• _OBJECTIF VISÉ_
Recopiez intégralement, sans la moindre modification, le texte sur les jeux et le décrochage scolaire.

• _SOURCE_
^^^^

Jeux individuels ou à plusieurs : sans aucun doute, leur rôle n’est pas le même. Sans discréditer les jeux de réflexion individuels (puzzles, casse tête, grilles de mots ou de nombres, Sudoku…) qui continuent à se développer et à œuvrer dans le bon sens, il faut noter le danger de certains jeux vidéo individuels et de l’enfermement qu’ils peuvent provoquer. Des études ont mis en évidence les relations entre addiction aux jeux vidéo et décrochage scolaire. À l’opposé, on sait bien que l’une des causes du décrochage scolaire est le manque de motivation des apprenants… L’intégration mesurée des jeux dans le cadre d’une pédagogie adaptée permet de lutter contre ce manque d’intérêt. À l’éducateur de faire la différence !

^^^^

• _DONNÉES FOURNIES_
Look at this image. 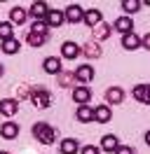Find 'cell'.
<instances>
[{
    "mask_svg": "<svg viewBox=\"0 0 150 154\" xmlns=\"http://www.w3.org/2000/svg\"><path fill=\"white\" fill-rule=\"evenodd\" d=\"M33 138L42 145H52L56 140V128L49 126L47 122H35L33 124Z\"/></svg>",
    "mask_w": 150,
    "mask_h": 154,
    "instance_id": "cell-1",
    "label": "cell"
},
{
    "mask_svg": "<svg viewBox=\"0 0 150 154\" xmlns=\"http://www.w3.org/2000/svg\"><path fill=\"white\" fill-rule=\"evenodd\" d=\"M31 103L35 107H42V110H45V107L52 105V94H49L45 87H35L31 91Z\"/></svg>",
    "mask_w": 150,
    "mask_h": 154,
    "instance_id": "cell-2",
    "label": "cell"
},
{
    "mask_svg": "<svg viewBox=\"0 0 150 154\" xmlns=\"http://www.w3.org/2000/svg\"><path fill=\"white\" fill-rule=\"evenodd\" d=\"M82 54V47L77 45V42H64L61 45V58H66V61H75V58Z\"/></svg>",
    "mask_w": 150,
    "mask_h": 154,
    "instance_id": "cell-3",
    "label": "cell"
},
{
    "mask_svg": "<svg viewBox=\"0 0 150 154\" xmlns=\"http://www.w3.org/2000/svg\"><path fill=\"white\" fill-rule=\"evenodd\" d=\"M73 100L75 105H89V100H92V89L89 87H75L73 89Z\"/></svg>",
    "mask_w": 150,
    "mask_h": 154,
    "instance_id": "cell-4",
    "label": "cell"
},
{
    "mask_svg": "<svg viewBox=\"0 0 150 154\" xmlns=\"http://www.w3.org/2000/svg\"><path fill=\"white\" fill-rule=\"evenodd\" d=\"M73 72H75V79H77L82 87L87 84V82H92V79H94V68L89 66V63H82L80 68H75Z\"/></svg>",
    "mask_w": 150,
    "mask_h": 154,
    "instance_id": "cell-5",
    "label": "cell"
},
{
    "mask_svg": "<svg viewBox=\"0 0 150 154\" xmlns=\"http://www.w3.org/2000/svg\"><path fill=\"white\" fill-rule=\"evenodd\" d=\"M64 14H66V21H68V23H80V21H84V10L80 5H68L64 10Z\"/></svg>",
    "mask_w": 150,
    "mask_h": 154,
    "instance_id": "cell-6",
    "label": "cell"
},
{
    "mask_svg": "<svg viewBox=\"0 0 150 154\" xmlns=\"http://www.w3.org/2000/svg\"><path fill=\"white\" fill-rule=\"evenodd\" d=\"M112 28L117 30V33H122V35H127V33H134V19L131 17H117L115 19V23H112Z\"/></svg>",
    "mask_w": 150,
    "mask_h": 154,
    "instance_id": "cell-7",
    "label": "cell"
},
{
    "mask_svg": "<svg viewBox=\"0 0 150 154\" xmlns=\"http://www.w3.org/2000/svg\"><path fill=\"white\" fill-rule=\"evenodd\" d=\"M82 149L80 147V140L77 138H64L61 143H59V152L61 154H77Z\"/></svg>",
    "mask_w": 150,
    "mask_h": 154,
    "instance_id": "cell-8",
    "label": "cell"
},
{
    "mask_svg": "<svg viewBox=\"0 0 150 154\" xmlns=\"http://www.w3.org/2000/svg\"><path fill=\"white\" fill-rule=\"evenodd\" d=\"M17 112H19V100L17 98H2V100H0V115L14 117Z\"/></svg>",
    "mask_w": 150,
    "mask_h": 154,
    "instance_id": "cell-9",
    "label": "cell"
},
{
    "mask_svg": "<svg viewBox=\"0 0 150 154\" xmlns=\"http://www.w3.org/2000/svg\"><path fill=\"white\" fill-rule=\"evenodd\" d=\"M42 68H45L47 75H61V72H64L61 58H56V56H47L45 61H42Z\"/></svg>",
    "mask_w": 150,
    "mask_h": 154,
    "instance_id": "cell-10",
    "label": "cell"
},
{
    "mask_svg": "<svg viewBox=\"0 0 150 154\" xmlns=\"http://www.w3.org/2000/svg\"><path fill=\"white\" fill-rule=\"evenodd\" d=\"M110 119H112L110 105H96L94 107V122H96V124H108Z\"/></svg>",
    "mask_w": 150,
    "mask_h": 154,
    "instance_id": "cell-11",
    "label": "cell"
},
{
    "mask_svg": "<svg viewBox=\"0 0 150 154\" xmlns=\"http://www.w3.org/2000/svg\"><path fill=\"white\" fill-rule=\"evenodd\" d=\"M28 14H31L35 21H42V19H47V14H49V5L42 2V0H40V2H33L31 10H28Z\"/></svg>",
    "mask_w": 150,
    "mask_h": 154,
    "instance_id": "cell-12",
    "label": "cell"
},
{
    "mask_svg": "<svg viewBox=\"0 0 150 154\" xmlns=\"http://www.w3.org/2000/svg\"><path fill=\"white\" fill-rule=\"evenodd\" d=\"M120 147H122V145H120V140H117V135L108 133V135H103V138H101V152L112 154V152H117Z\"/></svg>",
    "mask_w": 150,
    "mask_h": 154,
    "instance_id": "cell-13",
    "label": "cell"
},
{
    "mask_svg": "<svg viewBox=\"0 0 150 154\" xmlns=\"http://www.w3.org/2000/svg\"><path fill=\"white\" fill-rule=\"evenodd\" d=\"M0 135H2L5 140H14L19 135V124L12 122V119H7L5 124H0Z\"/></svg>",
    "mask_w": 150,
    "mask_h": 154,
    "instance_id": "cell-14",
    "label": "cell"
},
{
    "mask_svg": "<svg viewBox=\"0 0 150 154\" xmlns=\"http://www.w3.org/2000/svg\"><path fill=\"white\" fill-rule=\"evenodd\" d=\"M84 23L89 26V28H96V26H101L103 23V12L101 10H87L84 12Z\"/></svg>",
    "mask_w": 150,
    "mask_h": 154,
    "instance_id": "cell-15",
    "label": "cell"
},
{
    "mask_svg": "<svg viewBox=\"0 0 150 154\" xmlns=\"http://www.w3.org/2000/svg\"><path fill=\"white\" fill-rule=\"evenodd\" d=\"M45 21H47V26H49V28H59V26L66 21V14L61 10H49V14H47Z\"/></svg>",
    "mask_w": 150,
    "mask_h": 154,
    "instance_id": "cell-16",
    "label": "cell"
},
{
    "mask_svg": "<svg viewBox=\"0 0 150 154\" xmlns=\"http://www.w3.org/2000/svg\"><path fill=\"white\" fill-rule=\"evenodd\" d=\"M106 100H108V105H120L122 100H124V91L120 87H110L106 91Z\"/></svg>",
    "mask_w": 150,
    "mask_h": 154,
    "instance_id": "cell-17",
    "label": "cell"
},
{
    "mask_svg": "<svg viewBox=\"0 0 150 154\" xmlns=\"http://www.w3.org/2000/svg\"><path fill=\"white\" fill-rule=\"evenodd\" d=\"M75 117H77V122L89 124V122H94V107L92 105H80L75 110Z\"/></svg>",
    "mask_w": 150,
    "mask_h": 154,
    "instance_id": "cell-18",
    "label": "cell"
},
{
    "mask_svg": "<svg viewBox=\"0 0 150 154\" xmlns=\"http://www.w3.org/2000/svg\"><path fill=\"white\" fill-rule=\"evenodd\" d=\"M122 47L127 49V51L141 49V38L136 35V33H127V35H122Z\"/></svg>",
    "mask_w": 150,
    "mask_h": 154,
    "instance_id": "cell-19",
    "label": "cell"
},
{
    "mask_svg": "<svg viewBox=\"0 0 150 154\" xmlns=\"http://www.w3.org/2000/svg\"><path fill=\"white\" fill-rule=\"evenodd\" d=\"M28 21V10H24V7H12V12H9V23H26Z\"/></svg>",
    "mask_w": 150,
    "mask_h": 154,
    "instance_id": "cell-20",
    "label": "cell"
},
{
    "mask_svg": "<svg viewBox=\"0 0 150 154\" xmlns=\"http://www.w3.org/2000/svg\"><path fill=\"white\" fill-rule=\"evenodd\" d=\"M82 54L84 56H89V58H99L101 56V47H99V42H87V45H84L82 47Z\"/></svg>",
    "mask_w": 150,
    "mask_h": 154,
    "instance_id": "cell-21",
    "label": "cell"
},
{
    "mask_svg": "<svg viewBox=\"0 0 150 154\" xmlns=\"http://www.w3.org/2000/svg\"><path fill=\"white\" fill-rule=\"evenodd\" d=\"M14 38V26L9 23V21H0V40L2 42H7V40Z\"/></svg>",
    "mask_w": 150,
    "mask_h": 154,
    "instance_id": "cell-22",
    "label": "cell"
},
{
    "mask_svg": "<svg viewBox=\"0 0 150 154\" xmlns=\"http://www.w3.org/2000/svg\"><path fill=\"white\" fill-rule=\"evenodd\" d=\"M26 42L31 45V47H42L47 42V35H40V33H33V30H28V38H26Z\"/></svg>",
    "mask_w": 150,
    "mask_h": 154,
    "instance_id": "cell-23",
    "label": "cell"
},
{
    "mask_svg": "<svg viewBox=\"0 0 150 154\" xmlns=\"http://www.w3.org/2000/svg\"><path fill=\"white\" fill-rule=\"evenodd\" d=\"M19 49H21V42H19L17 38H12V40H7V42H2V51H5L7 56H12V54H17Z\"/></svg>",
    "mask_w": 150,
    "mask_h": 154,
    "instance_id": "cell-24",
    "label": "cell"
},
{
    "mask_svg": "<svg viewBox=\"0 0 150 154\" xmlns=\"http://www.w3.org/2000/svg\"><path fill=\"white\" fill-rule=\"evenodd\" d=\"M110 30H112V26H108V23L96 26V28H94V40H106V38H110Z\"/></svg>",
    "mask_w": 150,
    "mask_h": 154,
    "instance_id": "cell-25",
    "label": "cell"
},
{
    "mask_svg": "<svg viewBox=\"0 0 150 154\" xmlns=\"http://www.w3.org/2000/svg\"><path fill=\"white\" fill-rule=\"evenodd\" d=\"M141 0H122V10L124 12H129V14H134V12H139L141 10Z\"/></svg>",
    "mask_w": 150,
    "mask_h": 154,
    "instance_id": "cell-26",
    "label": "cell"
},
{
    "mask_svg": "<svg viewBox=\"0 0 150 154\" xmlns=\"http://www.w3.org/2000/svg\"><path fill=\"white\" fill-rule=\"evenodd\" d=\"M47 28H49V26H47L45 19L42 21H33V26H31V30H33V33H40V35H47Z\"/></svg>",
    "mask_w": 150,
    "mask_h": 154,
    "instance_id": "cell-27",
    "label": "cell"
},
{
    "mask_svg": "<svg viewBox=\"0 0 150 154\" xmlns=\"http://www.w3.org/2000/svg\"><path fill=\"white\" fill-rule=\"evenodd\" d=\"M145 87H148V84H136V87L131 89V96L136 98V100H143V94H145Z\"/></svg>",
    "mask_w": 150,
    "mask_h": 154,
    "instance_id": "cell-28",
    "label": "cell"
},
{
    "mask_svg": "<svg viewBox=\"0 0 150 154\" xmlns=\"http://www.w3.org/2000/svg\"><path fill=\"white\" fill-rule=\"evenodd\" d=\"M73 79H75V72H61V75H59V82H61V87H68Z\"/></svg>",
    "mask_w": 150,
    "mask_h": 154,
    "instance_id": "cell-29",
    "label": "cell"
},
{
    "mask_svg": "<svg viewBox=\"0 0 150 154\" xmlns=\"http://www.w3.org/2000/svg\"><path fill=\"white\" fill-rule=\"evenodd\" d=\"M80 154H101V147H96V145H84Z\"/></svg>",
    "mask_w": 150,
    "mask_h": 154,
    "instance_id": "cell-30",
    "label": "cell"
},
{
    "mask_svg": "<svg viewBox=\"0 0 150 154\" xmlns=\"http://www.w3.org/2000/svg\"><path fill=\"white\" fill-rule=\"evenodd\" d=\"M115 154H136V152H134V147H129V145H122Z\"/></svg>",
    "mask_w": 150,
    "mask_h": 154,
    "instance_id": "cell-31",
    "label": "cell"
},
{
    "mask_svg": "<svg viewBox=\"0 0 150 154\" xmlns=\"http://www.w3.org/2000/svg\"><path fill=\"white\" fill-rule=\"evenodd\" d=\"M141 47H143V49H150V33L141 38Z\"/></svg>",
    "mask_w": 150,
    "mask_h": 154,
    "instance_id": "cell-32",
    "label": "cell"
},
{
    "mask_svg": "<svg viewBox=\"0 0 150 154\" xmlns=\"http://www.w3.org/2000/svg\"><path fill=\"white\" fill-rule=\"evenodd\" d=\"M143 105H150V87H145V94H143Z\"/></svg>",
    "mask_w": 150,
    "mask_h": 154,
    "instance_id": "cell-33",
    "label": "cell"
},
{
    "mask_svg": "<svg viewBox=\"0 0 150 154\" xmlns=\"http://www.w3.org/2000/svg\"><path fill=\"white\" fill-rule=\"evenodd\" d=\"M145 145H148V147H150V131H148V133H145Z\"/></svg>",
    "mask_w": 150,
    "mask_h": 154,
    "instance_id": "cell-34",
    "label": "cell"
},
{
    "mask_svg": "<svg viewBox=\"0 0 150 154\" xmlns=\"http://www.w3.org/2000/svg\"><path fill=\"white\" fill-rule=\"evenodd\" d=\"M2 72H5V68H2V66H0V77H2Z\"/></svg>",
    "mask_w": 150,
    "mask_h": 154,
    "instance_id": "cell-35",
    "label": "cell"
},
{
    "mask_svg": "<svg viewBox=\"0 0 150 154\" xmlns=\"http://www.w3.org/2000/svg\"><path fill=\"white\" fill-rule=\"evenodd\" d=\"M0 154H9V152H5V149H2V152H0Z\"/></svg>",
    "mask_w": 150,
    "mask_h": 154,
    "instance_id": "cell-36",
    "label": "cell"
}]
</instances>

^^^^

• _SOLUTION DÉTAILLÉE_
Jeux individuels ou à plusieurs : sans aucun doute, leur rôle n’est pas le même. Sans discréditer les jeux de réflexion individuels (puzzles, casse tête, grilles de mots ou de nombres, Sudoku…) qui continuent à se développer et à œuvrer dans le bon sens, il faut noter le danger de certains jeux vidéo individuels et de l’enfermement qu’ils peuvent provoquer. Des études ont mis en évidence les relations entre addiction aux jeux vidéo et décrochage scolaire. À l’opposé, on sait bien que l’une des causes du décrochage scolaire est le manque de motivation des apprenants… L’intégration mesurée des jeux dans le cadre d’une pédagogie adaptée permet de lutter contre ce manque d’intérêt. À l’éducateur de faire la différence !